5. Número, duración y frecuencia de las sesiones. Pregunta cuántas sesiones serán necesarias aproximadamente. Normalmente, el número de sesiones necesarias para un tratamiento no superará las 20. Si es así, debe estar absolutamente justificado. Pide explicaciones. La duración media de una sesión es de 55 – 60 minutos. Hay terapias que hacen sesiones de 90 minutos. El tiempo de duración de una sesión no es un factor importante en la eficacia del tratamiento, pero en menos de 45 minutos es difícil realizar una terapia en condiciones. En la mayoría de los casos, las sesiones tendrán una frecuencia semanal. En casos excepcionales, y sólo durante las primeras sesiones, se podrá plantear una frecuencia de dos sesiones semanales. Si es así, pide explicaciones. Nos hemos encontrado profesionales que plantean más de dos sesiones por semana. Debes saber que los tratamientos con apoyo empírico no plantean en ningún caso más de dos sesiones semanales, así que si quieres pagarlas es tu decisión, pero eso no implica que el gasto extra se relacione con más eficacia o con resolver antes el problema. 


6. Qué NO es un tratamiento psicológico. Frecuentemente nos encontramos en consulta con personas que han ido a otros profesionales. Cuando les preguntamos qué hacían en las sesiones, nos cuentan que dedicaban el tiempo a hablar sobre lo que les pasa, y así hasta que se cansaron de ir. Los tratamientos psicológicos no consisten simplemente en hablar sobre lo que a uno le ocurre. Consiste en que el psicólogo explique cómo surgen las emociones, los pensamientos y los comportamientos desagradables y cómo afrontarlos y desarrollar una serie de técnicas para ello. Un dato importante: la mayoría de las personas se sienten mejor durante las primeras sesiones simplemente por hablar de su problema. No debes confundir ese alivio inicial con eficacia, ya que se disipará pronto. Es más, ir a consulta no siempre implica salir aliviado. A veces hay que enfrentarse a problemas duros para superarlos. Si tienes dudas sobre el proceso, pregunta siempre al psicólogo por qué hace lo que hace. Todo lo que un profesional hace en consulta debe estar justificado por la evidencia científica.
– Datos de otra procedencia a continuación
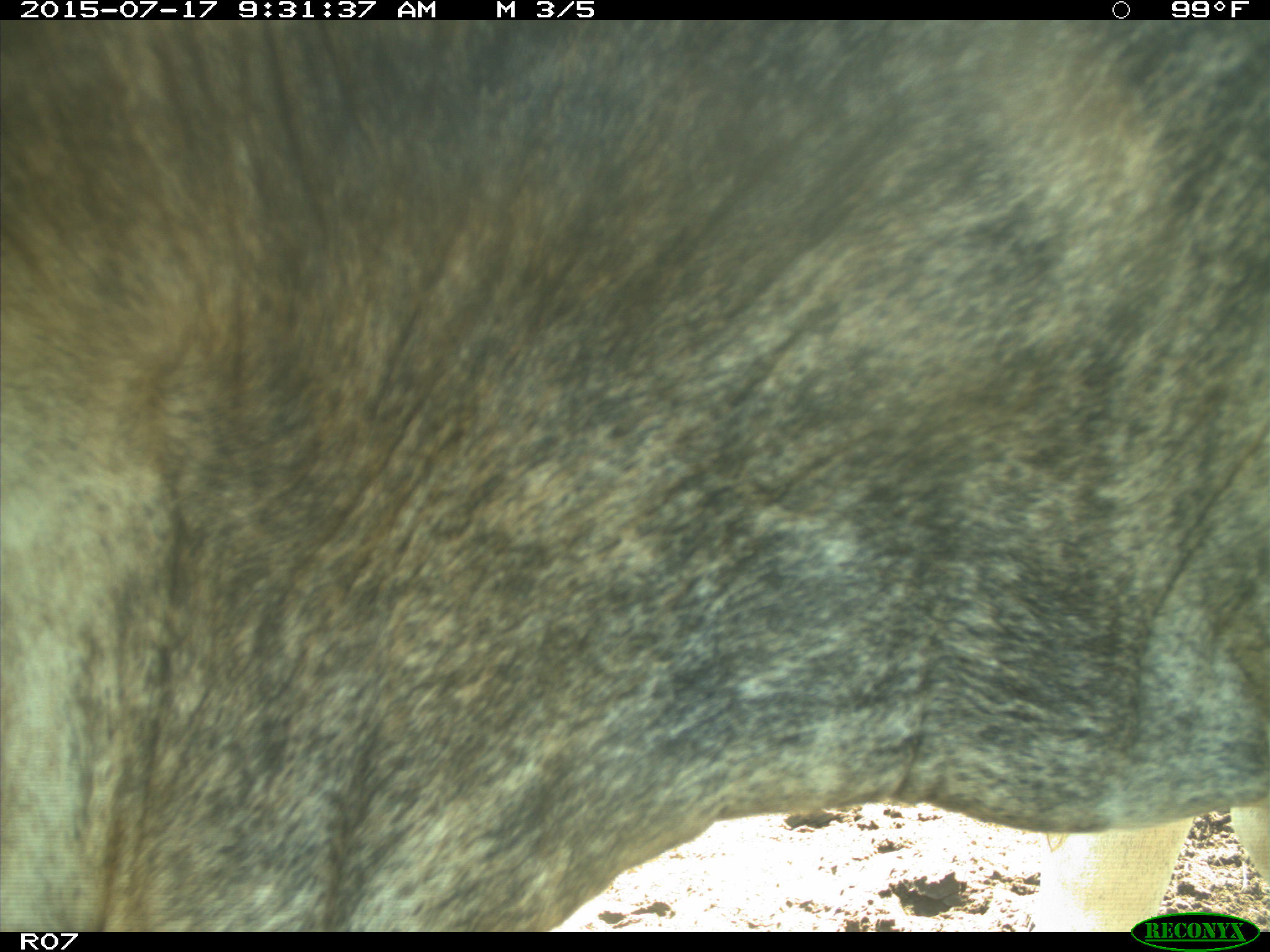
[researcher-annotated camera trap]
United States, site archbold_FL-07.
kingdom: Animalia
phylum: Chordata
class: Mammalia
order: Artiodactyla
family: Bovidae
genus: Bos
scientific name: Bos taurus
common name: domestic cow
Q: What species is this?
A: Bos taurus (domestic cow).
7. Tareas para realizar entre sesiones. La mayoría de las terapias eficaces proponen tareas para realizar entre sesión y sesión. Lo habitual será que te lleves indicaciones sobre cosas que debes hacer o algún registro o cuestionario que rellenar. Este es un buen indicador para diferenciar una terapia eficaz de una que no lo es. Si tienes dudas, pregunta.


8. Cómo es la relación psicólogo – paciente: Es lo que llamamos la relación terapéutica. La relación terapéutica no es una amistad, es una relación entre un profesional y una persona que busca ayuda, así que desconfía de los psicólogos que generan dependencia en sus pacientes. Obvia decir que las relaciones sentimentales entre un profesional y un paciente están completamente prohibidas. Es importante que te sientas a gusto con tu psicólogo y que confíes en él. A veces, por muchas razones que no necesariamente tienen que ver con “lo bueno o malo” que es el profesional o la terapia que realiza, uno no se siente a gusto con ese profesional. Si ese es el caso, busca a otro. No tengas problema en cambiar de psicólogo, es algo más habitual de lo que piensas, pero asegúrate de que cumple los requisitos planteados más arriba.

 9. Tienes derecho a tener respuestas: pregunta, pregunta, pregunta. Tú has elegido libremente ir a un profesional y tienes el mismo derecho a dejar de ir. También tienes el derecho a tener a tu disposición toda la información sobre el profesional, la terapia y los procedimientos. Pregunta al psicólogo todo lo que necesites saber. 


10. Ejerce tus derechos. Si consideras que una persona está realizando publicidad engañosa por no tener un título oficial, tienes el derecho a denunciarle. Si consideras que un profesional de la psicología ofrece terapias engañosas, tienes el derecho a denunciarle. Si consideras que la forma de trabajar de un psicólogo no es correcta por alguna razón , tienes el derecho a denunciarle. Normalmente, la denuncia se hará en el Colegio Oficial de Psicología de tu zona, y no tiene coste económico alguno.